- [TASK PROMPT] Rewrite the stretch from the start of the data through the line containing "What is the highest", putting "resident count" in place of "population" and leaving everything else unchanged.
-------
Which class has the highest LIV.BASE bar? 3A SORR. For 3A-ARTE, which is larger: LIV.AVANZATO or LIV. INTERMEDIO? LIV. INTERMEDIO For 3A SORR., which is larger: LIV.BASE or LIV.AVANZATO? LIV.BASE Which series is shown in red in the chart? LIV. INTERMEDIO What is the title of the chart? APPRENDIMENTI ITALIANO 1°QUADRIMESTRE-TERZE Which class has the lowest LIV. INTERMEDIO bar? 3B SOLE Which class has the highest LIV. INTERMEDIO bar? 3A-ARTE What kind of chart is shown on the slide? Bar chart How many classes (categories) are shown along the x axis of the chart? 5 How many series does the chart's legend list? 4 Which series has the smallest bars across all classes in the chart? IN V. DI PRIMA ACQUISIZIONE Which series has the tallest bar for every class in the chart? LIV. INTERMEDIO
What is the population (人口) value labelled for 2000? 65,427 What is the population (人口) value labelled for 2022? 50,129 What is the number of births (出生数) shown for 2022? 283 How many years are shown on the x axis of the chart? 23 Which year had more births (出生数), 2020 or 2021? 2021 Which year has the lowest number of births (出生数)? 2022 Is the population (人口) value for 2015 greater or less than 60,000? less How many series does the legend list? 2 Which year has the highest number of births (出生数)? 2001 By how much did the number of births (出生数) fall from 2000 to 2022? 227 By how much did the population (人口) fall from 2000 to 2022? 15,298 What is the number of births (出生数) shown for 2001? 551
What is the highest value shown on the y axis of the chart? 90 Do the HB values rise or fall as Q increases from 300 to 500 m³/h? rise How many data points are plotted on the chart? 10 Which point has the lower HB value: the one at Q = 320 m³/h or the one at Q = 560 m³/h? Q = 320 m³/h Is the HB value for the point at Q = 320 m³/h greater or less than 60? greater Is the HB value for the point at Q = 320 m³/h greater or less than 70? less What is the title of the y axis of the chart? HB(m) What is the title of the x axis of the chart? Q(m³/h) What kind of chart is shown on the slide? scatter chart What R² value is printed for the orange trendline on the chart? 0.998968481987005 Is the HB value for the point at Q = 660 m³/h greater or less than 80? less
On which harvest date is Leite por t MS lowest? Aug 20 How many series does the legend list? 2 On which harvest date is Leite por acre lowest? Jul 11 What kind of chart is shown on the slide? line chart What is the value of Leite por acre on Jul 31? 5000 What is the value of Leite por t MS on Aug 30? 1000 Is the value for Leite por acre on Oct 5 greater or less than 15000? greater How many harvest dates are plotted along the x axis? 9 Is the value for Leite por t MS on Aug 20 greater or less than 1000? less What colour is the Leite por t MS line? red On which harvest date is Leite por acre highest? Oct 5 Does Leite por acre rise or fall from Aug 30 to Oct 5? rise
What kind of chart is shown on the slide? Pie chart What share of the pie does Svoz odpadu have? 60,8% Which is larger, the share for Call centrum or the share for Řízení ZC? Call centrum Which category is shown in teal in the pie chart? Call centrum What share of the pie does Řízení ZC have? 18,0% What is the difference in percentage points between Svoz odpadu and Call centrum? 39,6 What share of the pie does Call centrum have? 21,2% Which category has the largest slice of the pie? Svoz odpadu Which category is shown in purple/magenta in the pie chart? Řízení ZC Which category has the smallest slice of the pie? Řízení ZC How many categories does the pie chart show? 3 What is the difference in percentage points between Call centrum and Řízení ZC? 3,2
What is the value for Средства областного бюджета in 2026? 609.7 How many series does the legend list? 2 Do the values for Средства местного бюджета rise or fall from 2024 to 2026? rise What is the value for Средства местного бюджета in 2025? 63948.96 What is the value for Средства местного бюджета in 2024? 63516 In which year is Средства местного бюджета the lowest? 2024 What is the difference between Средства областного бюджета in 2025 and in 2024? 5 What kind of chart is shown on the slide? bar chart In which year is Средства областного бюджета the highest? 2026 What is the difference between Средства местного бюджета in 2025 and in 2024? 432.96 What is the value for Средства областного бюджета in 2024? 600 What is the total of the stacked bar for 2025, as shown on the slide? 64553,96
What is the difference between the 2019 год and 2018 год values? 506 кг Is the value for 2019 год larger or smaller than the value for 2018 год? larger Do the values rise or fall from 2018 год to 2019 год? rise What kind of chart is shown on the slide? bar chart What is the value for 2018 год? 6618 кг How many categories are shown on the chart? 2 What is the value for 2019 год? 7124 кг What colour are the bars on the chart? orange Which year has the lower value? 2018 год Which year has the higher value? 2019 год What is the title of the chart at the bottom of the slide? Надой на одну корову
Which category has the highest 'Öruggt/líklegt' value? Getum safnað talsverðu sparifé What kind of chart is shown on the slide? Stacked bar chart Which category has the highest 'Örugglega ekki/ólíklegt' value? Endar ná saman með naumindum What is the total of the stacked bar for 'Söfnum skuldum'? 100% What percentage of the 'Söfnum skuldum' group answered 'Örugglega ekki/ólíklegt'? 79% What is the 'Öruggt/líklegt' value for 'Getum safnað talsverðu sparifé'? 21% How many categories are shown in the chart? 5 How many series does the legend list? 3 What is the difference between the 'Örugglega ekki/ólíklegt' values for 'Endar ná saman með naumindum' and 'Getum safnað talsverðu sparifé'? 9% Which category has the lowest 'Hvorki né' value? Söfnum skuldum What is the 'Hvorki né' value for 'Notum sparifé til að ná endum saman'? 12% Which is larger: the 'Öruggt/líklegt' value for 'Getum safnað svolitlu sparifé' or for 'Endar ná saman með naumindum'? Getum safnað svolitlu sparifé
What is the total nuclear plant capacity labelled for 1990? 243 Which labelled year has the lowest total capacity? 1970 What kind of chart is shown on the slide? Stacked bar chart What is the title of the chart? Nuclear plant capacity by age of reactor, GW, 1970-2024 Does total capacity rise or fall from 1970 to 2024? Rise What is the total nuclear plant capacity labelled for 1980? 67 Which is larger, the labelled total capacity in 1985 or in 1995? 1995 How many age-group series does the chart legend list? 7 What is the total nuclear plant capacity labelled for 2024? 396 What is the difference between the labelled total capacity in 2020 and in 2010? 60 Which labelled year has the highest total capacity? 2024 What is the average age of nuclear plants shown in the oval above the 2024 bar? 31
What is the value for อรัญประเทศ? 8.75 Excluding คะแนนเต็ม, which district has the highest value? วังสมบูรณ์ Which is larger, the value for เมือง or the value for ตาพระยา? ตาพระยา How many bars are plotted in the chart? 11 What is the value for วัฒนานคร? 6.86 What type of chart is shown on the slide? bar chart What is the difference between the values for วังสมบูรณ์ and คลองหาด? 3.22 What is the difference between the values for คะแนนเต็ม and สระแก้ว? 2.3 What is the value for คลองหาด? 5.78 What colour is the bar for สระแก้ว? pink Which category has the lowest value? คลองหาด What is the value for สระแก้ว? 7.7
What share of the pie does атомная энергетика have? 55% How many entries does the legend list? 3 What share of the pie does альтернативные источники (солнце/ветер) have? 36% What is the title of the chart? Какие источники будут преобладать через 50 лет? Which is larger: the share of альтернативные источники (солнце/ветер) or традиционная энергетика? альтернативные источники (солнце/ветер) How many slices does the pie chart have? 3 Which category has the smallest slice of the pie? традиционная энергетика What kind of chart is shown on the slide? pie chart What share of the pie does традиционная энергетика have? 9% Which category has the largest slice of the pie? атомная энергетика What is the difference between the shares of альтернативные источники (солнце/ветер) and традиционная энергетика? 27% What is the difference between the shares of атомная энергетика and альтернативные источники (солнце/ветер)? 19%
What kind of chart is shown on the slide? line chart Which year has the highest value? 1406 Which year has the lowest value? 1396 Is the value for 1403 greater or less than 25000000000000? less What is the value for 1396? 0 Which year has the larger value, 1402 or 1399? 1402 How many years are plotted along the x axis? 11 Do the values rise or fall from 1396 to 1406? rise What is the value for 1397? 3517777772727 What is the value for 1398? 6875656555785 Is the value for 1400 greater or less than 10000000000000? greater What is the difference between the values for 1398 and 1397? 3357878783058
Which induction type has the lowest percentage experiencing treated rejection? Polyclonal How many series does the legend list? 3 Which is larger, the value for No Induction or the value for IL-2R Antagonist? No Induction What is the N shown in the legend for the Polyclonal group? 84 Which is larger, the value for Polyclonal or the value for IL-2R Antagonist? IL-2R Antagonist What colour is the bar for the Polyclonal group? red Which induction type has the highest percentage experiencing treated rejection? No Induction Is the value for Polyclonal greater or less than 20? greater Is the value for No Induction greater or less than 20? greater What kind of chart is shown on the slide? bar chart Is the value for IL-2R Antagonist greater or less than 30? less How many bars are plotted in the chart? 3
-------
- [RESPONSE BOX]
Which class has the highest LIV.BASE bar? 3A SORR. For 3A-ARTE, which is larger: LIV.AVANZATO or LIV. INTERMEDIO? LIV. INTERMEDIO For 3A SORR., which is larger: LIV.BASE or LIV.AVANZATO? LIV.BASE Which series is shown in red in the chart? LIV. INTERMEDIO What is the title of the chart? APPRENDIMENTI ITALIANO 1°QUADRIMESTRE-TERZE Which class has the lowest LIV. INTERMEDIO bar? 3B SOLE Which class has the highest LIV. INTERMEDIO bar? 3A-ARTE What kind of chart is shown on the slide? Bar chart How many classes (categories) are shown along the x axis of the chart? 5 How many series does the chart's legend list? 4 Which series has the smallest bars across all classes in the chart? IN V. DI PRIMA ACQUISIZIONE Which series has the tallest bar for every class in the chart? LIV. INTERMEDIO
What is the resident count (人口) value labelled for 2000? 65,427 What is the resident count (人口) value labelled for 2022? 50,129 What is the number of births (出生数) shown for 2022? 283 How many years are shown on the x axis of the chart? 23 Which year had more births (出生数), 2020 or 2021? 2021 Which year has the lowest number of births (出生数)? 2022 Is the resident count (人口) value for 2015 greater or less than 60,000? less How many series does the legend list? 2 Which year has the highest number of births (出生数)? 2001 By how much did the number of births (出生数) fall from 2000 to 2022? 227 By how much did the resident count (人口) fall from 2000 to 2022? 15,298 What is the number of births (出生数) shown for 2001? 551
What is the highest value shown on the y axis of the chart? 90 Do the HB values rise or fall as Q increases from 300 to 500 m³/h? rise How many data points are plotted on the chart? 10 Which point has the lower HB value: the one at Q = 320 m³/h or the one at Q = 560 m³/h? Q = 320 m³/h Is the HB value for the point at Q = 320 m³/h greater or less than 60? greater Is the HB value for the point at Q = 320 m³/h greater or less than 70? less What is the title of the y axis of the chart? HB(m) What is the title of the x axis of the chart? Q(m³/h) What kind of chart is shown on the slide? scatter chart What R² value is printed for the orange trendline on the chart? 0.998968481987005 Is the HB value for the point at Q = 660 m³/h greater or less than 80? less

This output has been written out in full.